Il n’y a que le consensus qui compte

Les pays amis d'Haïti appellent avec insistance leurs ressortissants à quitter le pays. Tout se passe comme la chronique d'une catastrophe annoncée. Les grandes puissances ont l'habitude de prévoir des situations calamiteuses dans d'autres régions du monde et d'y assister avec une passivité coupable. Le Rwanda, la corne de l'Afrique, où a lieu en 1994 le génocide d’une ethnie par une autre, en est un cas. Le monde « civilisé » a assisté ou détourné le regard pendant que les Tutsi massacraient les Hutus à coups de machette.

Dans les années 90, quoique située en plein cœur de l'Europe, la Bosnie a aussi connu son lot de souffrances et même ses camps de concentration avant l’intervention américaine qui a conduit aux accords de Dayton.

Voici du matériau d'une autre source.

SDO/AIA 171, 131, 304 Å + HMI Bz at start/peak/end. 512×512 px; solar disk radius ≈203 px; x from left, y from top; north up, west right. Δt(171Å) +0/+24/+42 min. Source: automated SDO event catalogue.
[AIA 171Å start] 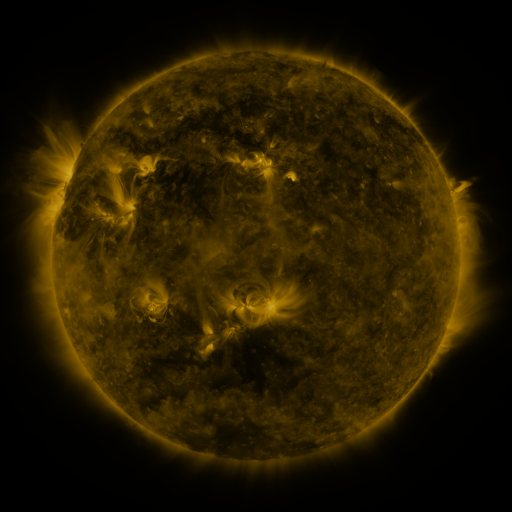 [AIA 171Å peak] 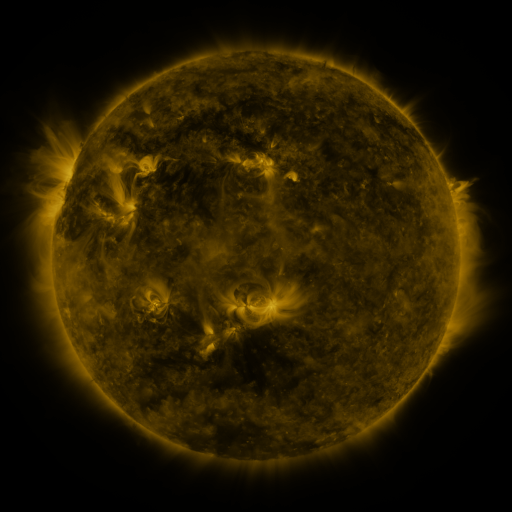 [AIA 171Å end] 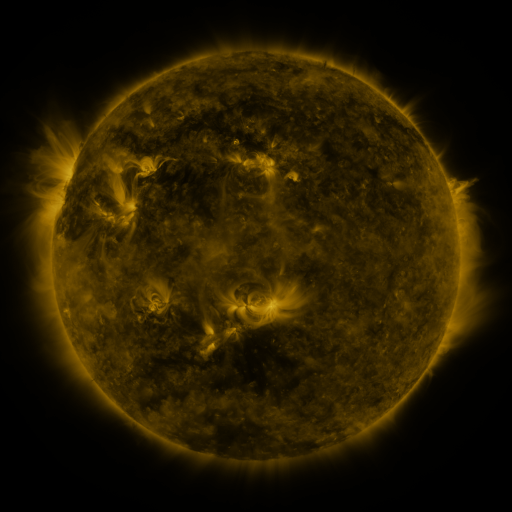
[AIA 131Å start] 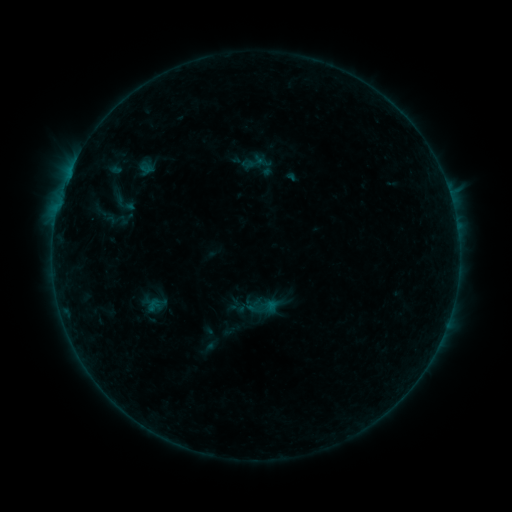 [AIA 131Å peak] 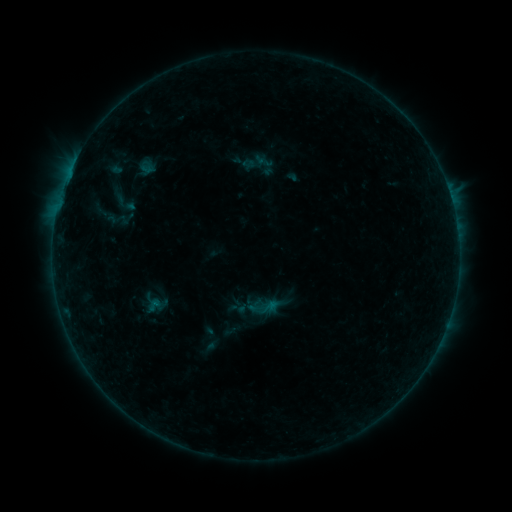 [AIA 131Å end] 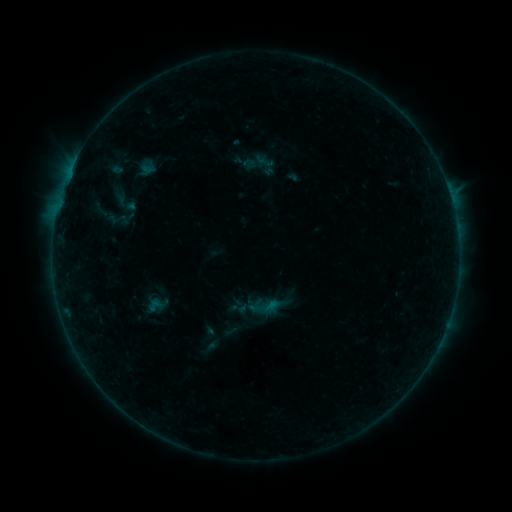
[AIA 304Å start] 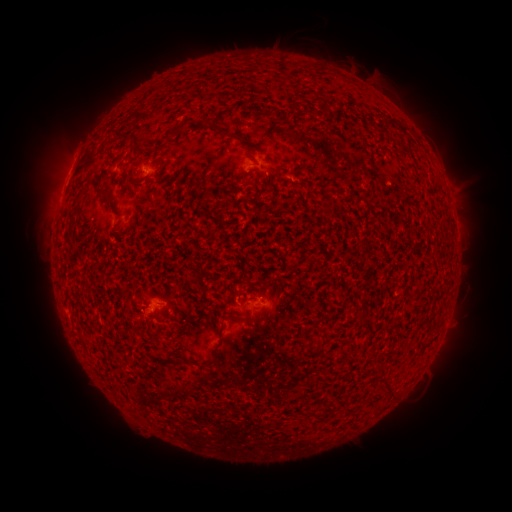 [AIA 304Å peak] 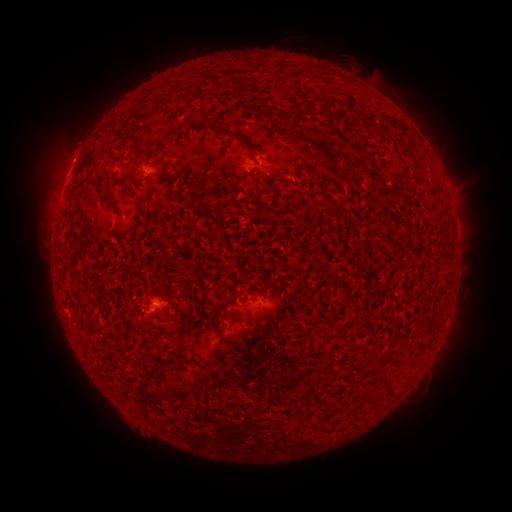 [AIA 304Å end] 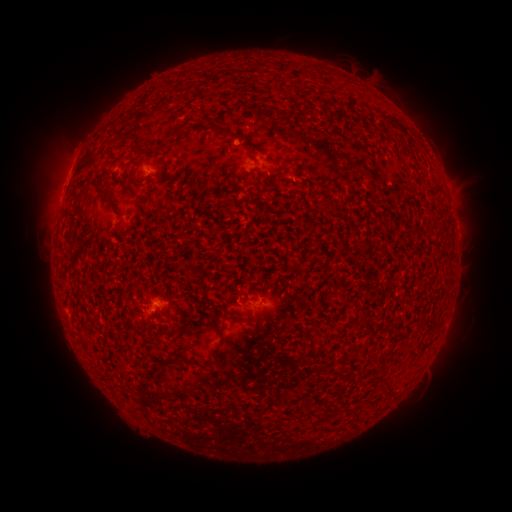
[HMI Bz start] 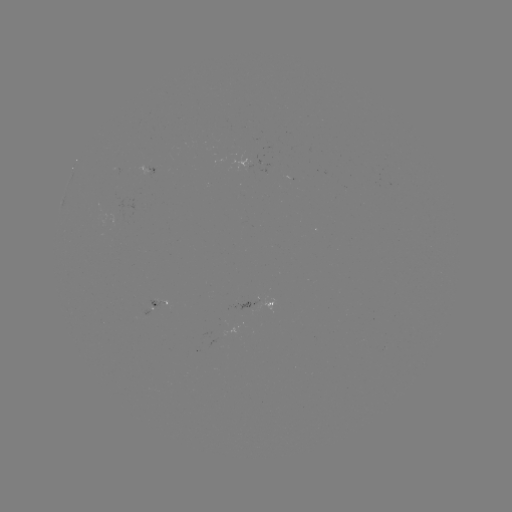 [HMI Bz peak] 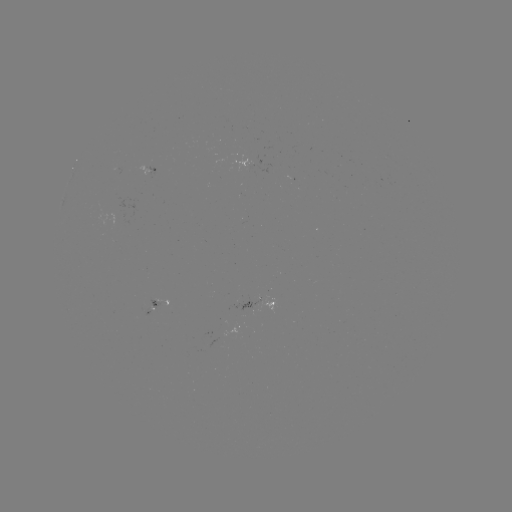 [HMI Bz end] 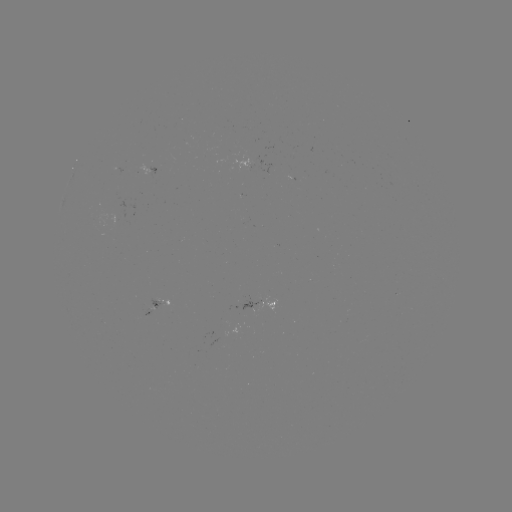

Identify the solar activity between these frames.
no catalogued flare and no flagged EUV brightening in this window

En Haïti aujourd'hui, c’est la même indifférence. Le drame n'est pas tant cet « abandon » de la communauté internationale, mais notre incapacité à sortir du bourbier dans lequel nous nous enfonçons chaque jour. Pour répéter le philosophe Jean-Paul Sartre « L'enfer, c'est les autres », peut-être, mais pas uniquement : nous avons une part de responsabilité en nous cantonnant dans cet attentisme outré.

Nous sommes assiégés, paralysés, par la peur. L’angoisse de ne plus exister physiquement. La crainte de se parler, de se comprendre et de signer un accord fondateur.

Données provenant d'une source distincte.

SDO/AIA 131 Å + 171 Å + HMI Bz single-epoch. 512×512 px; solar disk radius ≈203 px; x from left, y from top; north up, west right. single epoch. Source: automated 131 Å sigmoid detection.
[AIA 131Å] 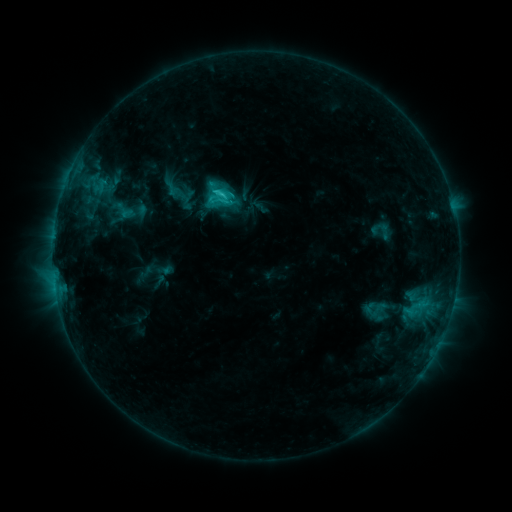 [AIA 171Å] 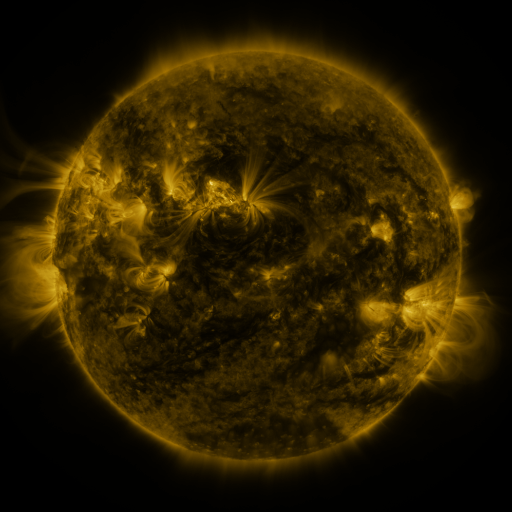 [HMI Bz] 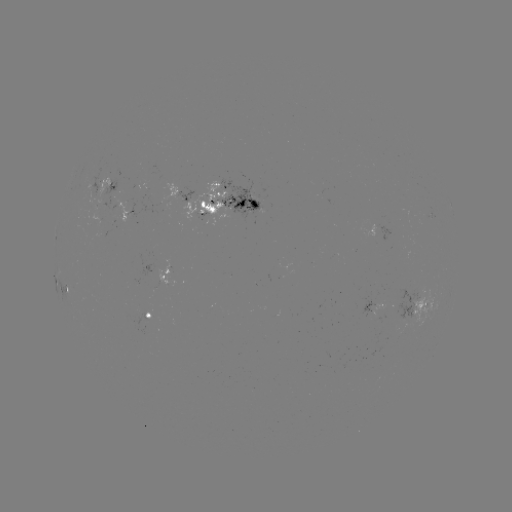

Un observateur me faisait remarquer que ce qui est frustrant dans tout le drame haïtien, c'est la tentation à l'autosuffisance ou le « péché d'orgueil ». J'ai peur de m'entendre avec un adversaire que j'ai longtemps combattu pour qu'on ne dise pas que j'ai trahi la cause. Certaines personnalités politiques ne voudront pas faire de concessions parce qu'ils considèrent le pouvoir comme une chasse gardée. Dans la société civile, on se gardera de trop s'y frotter pour ne pas perdre une certaine « virginité » politique. Or la situation du peuple est telle que les bons sentiments ne suffisent pas : il faut passer à l’action.

Il se trouve que des groupes ont déjà le pouvoir de fait par la force des armes. Ils font régner la terreur. Ils sont les maîtres de notre destin. Ils peuvent accorder la vie sauve à un policier ou une trêve pour l'approvisionnement en carburant, tout ceci sur fond de dramaturgie médiatique. Ils ont confisqué le « pouvoir de convocation » des forces politiques ou de la société civile. Cela devrait nous interpeller et nous forcer à changer de paradigme dans notre façon de voir l’avenir de notre pays.

Comment revenir au principe de réalité sans que les partis politiques et la société civile abandonnent leurs agendas ? Ils pourraient s'entendre sur un accord intérimaire qui porterait sur la sécurité, la fourniture de services de base à la population, un protocole d'entente nationale sur une nouvelle gouvernance acceptable et apaisée, la nécessité d'une nouvelle constitution qui déboucherait sur une nouvelle république.

Les images venant de l’est sont humiliantes à plus d’un titre, parce qu’elles mettent à nu notre impuissance. Alors que, devant ce drame, le plus simple serait, pour nous autres Haïtiens, de prendre en mains notre destin. On ne peut le faire qu’à travers un consensus. Il faudrait se décider à trouver cet accord qui pourrait convenir à tout le monde en misant, cette fois, sur la compétence de certains de nos compatriotes. Nos leaders politiques et la société civile se montreront à la hauteur des souffrances et sacrifices de notre peuple qu’en négociant cet accord intérimaire. Ce premier accord est fondamental parce qu’il permettrait de rétablir un minimum de confiance entre les acteurs et comme dit un sage « c'est en se levant pour marcher que le chemin s'ouvre devant nous ».